[Dovecot] Replication plans

Tue May 22 01:02:01 EEST 2007

On Sun, 2007-05-20 at 20:58 -0400, Francisco Reyes wrote:
> Timo Sirainen writes:
> 
> > Master keeps all the changes in memory until slave has replied that it
> > has committed the changes. If the memory buffer gets too large (1MB?)
> 
> Does this mean that in case of a crash all that would be lost?
> I think the cache should be smaller.  

Well, there are two possibilities:

a) Accept that replication process can lose changes, and require a full
resync when it gets back up. This of course means that all users'
mailboxes need to be scanned, which can be slow.

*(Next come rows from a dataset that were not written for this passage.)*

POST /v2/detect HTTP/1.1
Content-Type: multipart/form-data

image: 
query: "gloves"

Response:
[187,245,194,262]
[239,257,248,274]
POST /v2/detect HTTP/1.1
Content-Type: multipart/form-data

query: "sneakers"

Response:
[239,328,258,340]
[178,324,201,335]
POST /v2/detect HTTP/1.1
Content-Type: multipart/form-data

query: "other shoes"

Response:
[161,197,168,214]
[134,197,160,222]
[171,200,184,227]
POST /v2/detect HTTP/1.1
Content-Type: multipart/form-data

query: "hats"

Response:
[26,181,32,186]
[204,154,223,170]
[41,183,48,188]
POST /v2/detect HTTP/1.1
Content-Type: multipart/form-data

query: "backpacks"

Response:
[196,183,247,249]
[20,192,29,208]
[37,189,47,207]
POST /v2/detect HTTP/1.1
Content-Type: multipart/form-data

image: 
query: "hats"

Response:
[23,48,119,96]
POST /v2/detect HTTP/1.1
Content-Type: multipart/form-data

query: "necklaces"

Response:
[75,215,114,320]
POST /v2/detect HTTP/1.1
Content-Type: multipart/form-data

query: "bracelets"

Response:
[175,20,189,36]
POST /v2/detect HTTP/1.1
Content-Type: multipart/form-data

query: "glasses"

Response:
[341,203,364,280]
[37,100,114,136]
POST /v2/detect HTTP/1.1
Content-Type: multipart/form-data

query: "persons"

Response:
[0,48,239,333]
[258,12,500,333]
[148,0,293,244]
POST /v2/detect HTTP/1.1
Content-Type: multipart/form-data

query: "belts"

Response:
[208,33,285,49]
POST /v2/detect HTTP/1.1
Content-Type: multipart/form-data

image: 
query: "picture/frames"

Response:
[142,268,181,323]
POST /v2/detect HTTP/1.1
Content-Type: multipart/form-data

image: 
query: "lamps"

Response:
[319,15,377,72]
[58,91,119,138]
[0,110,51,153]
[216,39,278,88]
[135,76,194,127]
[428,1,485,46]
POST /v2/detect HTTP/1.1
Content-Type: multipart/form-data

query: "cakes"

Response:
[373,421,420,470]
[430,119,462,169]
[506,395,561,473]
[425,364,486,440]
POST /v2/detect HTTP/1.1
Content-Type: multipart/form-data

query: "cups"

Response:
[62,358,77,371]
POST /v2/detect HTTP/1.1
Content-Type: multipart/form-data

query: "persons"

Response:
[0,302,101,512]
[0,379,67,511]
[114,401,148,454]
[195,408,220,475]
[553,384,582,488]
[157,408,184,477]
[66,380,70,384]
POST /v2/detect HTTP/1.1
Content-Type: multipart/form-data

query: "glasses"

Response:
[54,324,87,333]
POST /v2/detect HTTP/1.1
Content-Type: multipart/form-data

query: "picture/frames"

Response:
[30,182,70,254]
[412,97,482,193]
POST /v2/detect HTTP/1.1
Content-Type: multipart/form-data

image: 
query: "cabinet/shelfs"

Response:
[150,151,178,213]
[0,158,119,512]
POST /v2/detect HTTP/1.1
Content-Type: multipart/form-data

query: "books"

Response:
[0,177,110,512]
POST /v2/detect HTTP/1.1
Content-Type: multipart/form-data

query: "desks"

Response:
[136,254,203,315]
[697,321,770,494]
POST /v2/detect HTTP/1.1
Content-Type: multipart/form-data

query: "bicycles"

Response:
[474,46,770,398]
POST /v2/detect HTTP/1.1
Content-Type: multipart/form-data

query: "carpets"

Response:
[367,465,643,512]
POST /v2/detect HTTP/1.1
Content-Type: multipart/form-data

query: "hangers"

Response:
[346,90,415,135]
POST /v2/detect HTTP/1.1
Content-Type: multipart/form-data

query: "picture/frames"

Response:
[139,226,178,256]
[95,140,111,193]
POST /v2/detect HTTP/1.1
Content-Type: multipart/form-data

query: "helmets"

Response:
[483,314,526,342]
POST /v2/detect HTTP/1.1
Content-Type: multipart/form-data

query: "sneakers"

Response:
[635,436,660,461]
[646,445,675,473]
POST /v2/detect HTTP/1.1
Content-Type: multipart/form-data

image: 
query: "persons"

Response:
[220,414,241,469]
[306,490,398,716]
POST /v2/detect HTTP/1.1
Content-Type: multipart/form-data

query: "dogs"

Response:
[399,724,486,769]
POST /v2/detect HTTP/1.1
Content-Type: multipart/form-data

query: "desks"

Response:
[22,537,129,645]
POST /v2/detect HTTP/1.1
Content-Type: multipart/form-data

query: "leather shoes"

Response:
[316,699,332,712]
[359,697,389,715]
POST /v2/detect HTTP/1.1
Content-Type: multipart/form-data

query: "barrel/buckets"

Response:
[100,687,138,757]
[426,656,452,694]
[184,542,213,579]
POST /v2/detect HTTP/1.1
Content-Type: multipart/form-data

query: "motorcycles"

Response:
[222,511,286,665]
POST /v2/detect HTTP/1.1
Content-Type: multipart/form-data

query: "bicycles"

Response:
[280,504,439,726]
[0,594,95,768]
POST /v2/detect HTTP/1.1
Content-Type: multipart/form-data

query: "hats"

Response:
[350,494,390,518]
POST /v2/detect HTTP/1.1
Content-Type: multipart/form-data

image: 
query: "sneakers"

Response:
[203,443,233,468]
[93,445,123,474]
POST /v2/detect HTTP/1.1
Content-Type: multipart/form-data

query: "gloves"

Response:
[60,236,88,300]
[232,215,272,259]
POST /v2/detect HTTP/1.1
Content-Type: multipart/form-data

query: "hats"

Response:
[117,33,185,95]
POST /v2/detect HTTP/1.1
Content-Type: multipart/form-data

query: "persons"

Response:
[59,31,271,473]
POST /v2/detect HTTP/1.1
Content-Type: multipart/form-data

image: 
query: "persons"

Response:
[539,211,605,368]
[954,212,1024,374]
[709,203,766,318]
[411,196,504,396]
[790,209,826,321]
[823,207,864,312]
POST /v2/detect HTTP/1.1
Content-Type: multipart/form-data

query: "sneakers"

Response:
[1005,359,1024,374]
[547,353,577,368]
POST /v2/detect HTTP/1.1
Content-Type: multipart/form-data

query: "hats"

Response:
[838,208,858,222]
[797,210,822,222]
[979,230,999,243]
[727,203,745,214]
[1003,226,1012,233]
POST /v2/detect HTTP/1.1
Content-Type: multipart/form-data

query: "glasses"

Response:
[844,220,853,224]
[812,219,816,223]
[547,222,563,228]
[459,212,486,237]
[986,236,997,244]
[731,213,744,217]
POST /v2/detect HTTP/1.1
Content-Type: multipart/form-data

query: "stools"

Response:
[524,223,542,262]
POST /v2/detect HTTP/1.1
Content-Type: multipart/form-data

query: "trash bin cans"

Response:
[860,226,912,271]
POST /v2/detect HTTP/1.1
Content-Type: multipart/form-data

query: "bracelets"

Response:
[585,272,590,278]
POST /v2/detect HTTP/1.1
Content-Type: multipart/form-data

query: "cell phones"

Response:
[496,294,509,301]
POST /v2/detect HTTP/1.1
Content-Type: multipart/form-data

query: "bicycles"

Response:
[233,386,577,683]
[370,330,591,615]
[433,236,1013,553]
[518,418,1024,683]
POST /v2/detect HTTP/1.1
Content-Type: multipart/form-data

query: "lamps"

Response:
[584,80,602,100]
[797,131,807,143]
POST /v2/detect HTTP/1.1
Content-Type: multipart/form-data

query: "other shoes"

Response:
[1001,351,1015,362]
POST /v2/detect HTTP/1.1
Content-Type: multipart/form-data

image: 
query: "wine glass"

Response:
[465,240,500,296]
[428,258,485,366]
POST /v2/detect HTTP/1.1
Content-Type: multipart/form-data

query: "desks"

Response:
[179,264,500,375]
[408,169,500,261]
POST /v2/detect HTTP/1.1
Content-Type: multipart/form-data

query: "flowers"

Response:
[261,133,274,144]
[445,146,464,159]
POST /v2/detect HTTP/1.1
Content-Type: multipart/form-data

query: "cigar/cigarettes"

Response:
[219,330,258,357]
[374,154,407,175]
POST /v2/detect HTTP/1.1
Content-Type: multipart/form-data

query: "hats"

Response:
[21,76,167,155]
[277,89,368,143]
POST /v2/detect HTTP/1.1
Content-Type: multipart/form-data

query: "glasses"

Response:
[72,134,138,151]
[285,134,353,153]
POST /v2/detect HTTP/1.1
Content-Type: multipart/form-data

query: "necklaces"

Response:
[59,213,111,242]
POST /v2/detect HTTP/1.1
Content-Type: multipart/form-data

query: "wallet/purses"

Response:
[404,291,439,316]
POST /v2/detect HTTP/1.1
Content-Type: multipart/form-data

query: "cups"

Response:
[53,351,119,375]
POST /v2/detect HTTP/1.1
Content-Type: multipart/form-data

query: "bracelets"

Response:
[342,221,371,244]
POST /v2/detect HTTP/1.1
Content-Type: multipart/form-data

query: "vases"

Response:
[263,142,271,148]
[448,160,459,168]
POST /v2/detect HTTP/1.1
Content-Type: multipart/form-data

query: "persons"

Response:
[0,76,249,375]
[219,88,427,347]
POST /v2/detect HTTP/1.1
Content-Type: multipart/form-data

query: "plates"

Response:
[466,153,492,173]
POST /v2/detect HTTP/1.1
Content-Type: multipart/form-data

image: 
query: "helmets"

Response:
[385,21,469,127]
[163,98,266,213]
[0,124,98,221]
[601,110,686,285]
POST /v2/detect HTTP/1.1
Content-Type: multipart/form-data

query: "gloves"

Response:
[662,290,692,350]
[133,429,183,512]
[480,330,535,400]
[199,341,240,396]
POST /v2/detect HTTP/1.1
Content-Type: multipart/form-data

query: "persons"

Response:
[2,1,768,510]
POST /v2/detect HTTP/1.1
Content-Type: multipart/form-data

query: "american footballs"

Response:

b) Write everything immediately to disk (and possibly fsync()) and
require the actual writer process to wait until replicator has done this
before replying to client that the operation succeeded. Probably not
worth it for flag changes, but for others it could be a good idea.

> > If the file gets too large (10MB?) it's deleted and slave will require a
> > resync.
> 
> Don't agree.
> A large mailstore with Gigabytes worth of mail would benefit from having 
> 10MB synced... instead of re-starting from scratch.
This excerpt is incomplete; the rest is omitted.